[Excerpts from a spatial dataset]

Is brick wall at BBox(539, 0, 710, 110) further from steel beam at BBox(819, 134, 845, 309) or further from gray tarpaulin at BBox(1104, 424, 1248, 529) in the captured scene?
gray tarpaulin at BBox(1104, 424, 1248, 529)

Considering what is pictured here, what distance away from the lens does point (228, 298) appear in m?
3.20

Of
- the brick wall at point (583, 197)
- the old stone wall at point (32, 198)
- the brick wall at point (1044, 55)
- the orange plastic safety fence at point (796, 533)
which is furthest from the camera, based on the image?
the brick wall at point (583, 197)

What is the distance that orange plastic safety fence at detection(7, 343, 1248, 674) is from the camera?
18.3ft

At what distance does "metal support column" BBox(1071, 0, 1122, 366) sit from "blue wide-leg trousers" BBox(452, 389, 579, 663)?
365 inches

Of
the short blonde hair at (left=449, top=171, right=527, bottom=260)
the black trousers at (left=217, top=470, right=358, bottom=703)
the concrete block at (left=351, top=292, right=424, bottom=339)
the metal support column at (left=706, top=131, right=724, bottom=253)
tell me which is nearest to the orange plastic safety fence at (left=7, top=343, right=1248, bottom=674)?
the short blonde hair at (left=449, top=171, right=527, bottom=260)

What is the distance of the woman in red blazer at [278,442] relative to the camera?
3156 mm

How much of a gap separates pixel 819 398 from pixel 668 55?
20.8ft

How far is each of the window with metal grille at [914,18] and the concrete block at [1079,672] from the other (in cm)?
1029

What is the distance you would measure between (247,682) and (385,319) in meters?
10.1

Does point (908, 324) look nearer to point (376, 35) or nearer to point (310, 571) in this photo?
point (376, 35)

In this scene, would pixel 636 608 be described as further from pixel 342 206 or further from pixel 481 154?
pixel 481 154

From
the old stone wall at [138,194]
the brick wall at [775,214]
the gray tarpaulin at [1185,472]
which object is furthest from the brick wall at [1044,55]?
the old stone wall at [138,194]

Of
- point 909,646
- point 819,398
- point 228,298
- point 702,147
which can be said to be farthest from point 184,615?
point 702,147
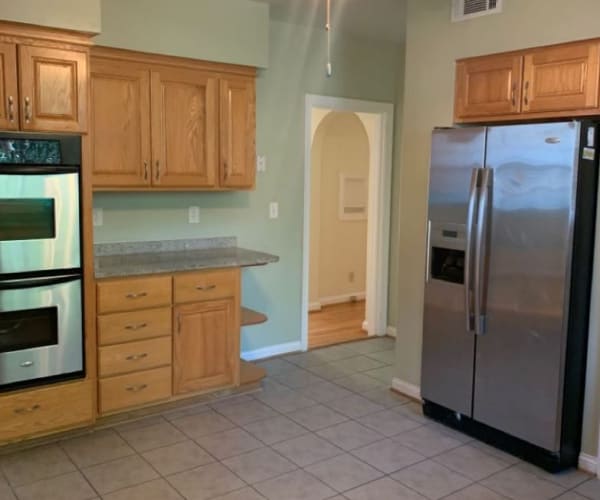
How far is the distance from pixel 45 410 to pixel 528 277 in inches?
104

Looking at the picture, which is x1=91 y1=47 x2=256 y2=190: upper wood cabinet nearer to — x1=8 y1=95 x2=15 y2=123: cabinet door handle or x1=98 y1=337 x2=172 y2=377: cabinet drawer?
x1=8 y1=95 x2=15 y2=123: cabinet door handle

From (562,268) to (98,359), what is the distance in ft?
8.31

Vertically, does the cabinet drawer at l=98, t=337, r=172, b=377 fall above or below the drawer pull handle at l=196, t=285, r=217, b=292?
below

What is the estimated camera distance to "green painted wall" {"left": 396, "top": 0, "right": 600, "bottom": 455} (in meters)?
3.04

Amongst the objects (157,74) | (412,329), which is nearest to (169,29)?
(157,74)

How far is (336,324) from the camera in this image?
6.07 metres

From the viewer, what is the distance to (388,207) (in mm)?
5512

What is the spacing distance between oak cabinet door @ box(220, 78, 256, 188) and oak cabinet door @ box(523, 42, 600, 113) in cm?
184

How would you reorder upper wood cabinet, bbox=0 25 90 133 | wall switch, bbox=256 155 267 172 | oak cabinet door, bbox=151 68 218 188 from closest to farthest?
upper wood cabinet, bbox=0 25 90 133
oak cabinet door, bbox=151 68 218 188
wall switch, bbox=256 155 267 172

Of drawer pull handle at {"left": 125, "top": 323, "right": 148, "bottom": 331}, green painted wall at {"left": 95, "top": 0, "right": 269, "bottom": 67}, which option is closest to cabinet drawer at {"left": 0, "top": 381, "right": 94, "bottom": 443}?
drawer pull handle at {"left": 125, "top": 323, "right": 148, "bottom": 331}

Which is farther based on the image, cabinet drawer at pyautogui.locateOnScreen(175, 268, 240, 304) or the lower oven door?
cabinet drawer at pyautogui.locateOnScreen(175, 268, 240, 304)

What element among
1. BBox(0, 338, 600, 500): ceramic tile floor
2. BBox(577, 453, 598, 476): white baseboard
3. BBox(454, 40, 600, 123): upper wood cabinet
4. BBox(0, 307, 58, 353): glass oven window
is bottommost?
BBox(0, 338, 600, 500): ceramic tile floor

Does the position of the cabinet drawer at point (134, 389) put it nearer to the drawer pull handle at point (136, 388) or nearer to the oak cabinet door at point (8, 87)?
the drawer pull handle at point (136, 388)

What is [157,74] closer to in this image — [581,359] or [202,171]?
[202,171]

Exercise objective - Omit pictures; set down the rest of the material word for word.

Solution to this problem -
Is brick wall at BBox(539, 0, 710, 110) further from steel beam at BBox(819, 134, 845, 309) or further from gray tarpaulin at BBox(1104, 424, 1248, 529) in the captured scene?
gray tarpaulin at BBox(1104, 424, 1248, 529)

Considering what is pictured here, what distance away from the lens does point (228, 298) appear in m?
3.20

Of
- the brick wall at point (583, 197)
- the old stone wall at point (32, 198)
- the brick wall at point (1044, 55)
- the orange plastic safety fence at point (796, 533)
which is furthest from the camera, based on the image?
the brick wall at point (583, 197)

What is the distance that orange plastic safety fence at detection(7, 343, 1248, 674) is from the camera?
18.3ft

At what distance does "metal support column" BBox(1071, 0, 1122, 366) sit from "blue wide-leg trousers" BBox(452, 389, 579, 663)?
365 inches

Of
the short blonde hair at (left=449, top=171, right=527, bottom=260)
the black trousers at (left=217, top=470, right=358, bottom=703)
the concrete block at (left=351, top=292, right=424, bottom=339)
the metal support column at (left=706, top=131, right=724, bottom=253)
tell me which is nearest to the orange plastic safety fence at (left=7, top=343, right=1248, bottom=674)?
the short blonde hair at (left=449, top=171, right=527, bottom=260)

What is the distance of the woman in red blazer at [278,442] relative to the camera?
3156 mm

How much of a gap separates pixel 819 398 from pixel 668 55?
20.8ft

How far is each of the window with metal grille at [914,18] and the concrete block at [1079,672] from the other (in cm)?
1029

What is the distance you would measure between (247,682) and (385,319) in meters?
10.1

Does point (908, 324) look nearer to point (376, 35) or nearer to point (310, 571) in this photo?
point (376, 35)

In this scene, would pixel 636 608 be described as further from pixel 342 206 or further from pixel 481 154?
pixel 481 154

From
the old stone wall at [138,194]
the brick wall at [775,214]
the gray tarpaulin at [1185,472]
which object is furthest from the brick wall at [1044,55]?
the old stone wall at [138,194]

Of
- point 909,646
- point 819,398
- point 228,298
- point 702,147
which can be said to be farthest from point 184,615?
point 702,147
How far is the distance from pixel 45 410 to pixel 528 277 in inches?
104

Looking at the picture, which is x1=91 y1=47 x2=256 y2=190: upper wood cabinet nearer to — x1=8 y1=95 x2=15 y2=123: cabinet door handle or x1=98 y1=337 x2=172 y2=377: cabinet drawer?
x1=8 y1=95 x2=15 y2=123: cabinet door handle

From (562,268) to (98,359), what is the distance in ft?
8.31

Vertically, does the cabinet drawer at l=98, t=337, r=172, b=377 fall above or below the drawer pull handle at l=196, t=285, r=217, b=292?
below

What is the estimated camera distance to "green painted wall" {"left": 396, "top": 0, "right": 600, "bottom": 455} (in meters)?
3.04

Amongst the objects (157,74) | (412,329), which is nearest to (169,29)?
(157,74)

How far is (336,324) from the camera in this image?
6.07 metres

From the viewer, what is the distance to (388,207) (in mm)?
5512

What is the spacing distance between oak cabinet door @ box(220, 78, 256, 188) and oak cabinet door @ box(523, 42, 600, 113) in cm?
184

How would you reorder upper wood cabinet, bbox=0 25 90 133 | wall switch, bbox=256 155 267 172 | oak cabinet door, bbox=151 68 218 188 from closest to farthest?
upper wood cabinet, bbox=0 25 90 133
oak cabinet door, bbox=151 68 218 188
wall switch, bbox=256 155 267 172

Of drawer pull handle at {"left": 125, "top": 323, "right": 148, "bottom": 331}, green painted wall at {"left": 95, "top": 0, "right": 269, "bottom": 67}, which option is closest to cabinet drawer at {"left": 0, "top": 381, "right": 94, "bottom": 443}?
drawer pull handle at {"left": 125, "top": 323, "right": 148, "bottom": 331}

Which is farther based on the image, cabinet drawer at pyautogui.locateOnScreen(175, 268, 240, 304) or the lower oven door?
cabinet drawer at pyautogui.locateOnScreen(175, 268, 240, 304)

What element among
1. BBox(0, 338, 600, 500): ceramic tile floor
2. BBox(577, 453, 598, 476): white baseboard
3. BBox(454, 40, 600, 123): upper wood cabinet
4. BBox(0, 307, 58, 353): glass oven window
is bottommost?
BBox(0, 338, 600, 500): ceramic tile floor

Does the position of the cabinet drawer at point (134, 389) put it nearer to the drawer pull handle at point (136, 388) or nearer to the oak cabinet door at point (8, 87)?
the drawer pull handle at point (136, 388)

What is [157,74] closer to in this image — [581,359] or [202,171]?
[202,171]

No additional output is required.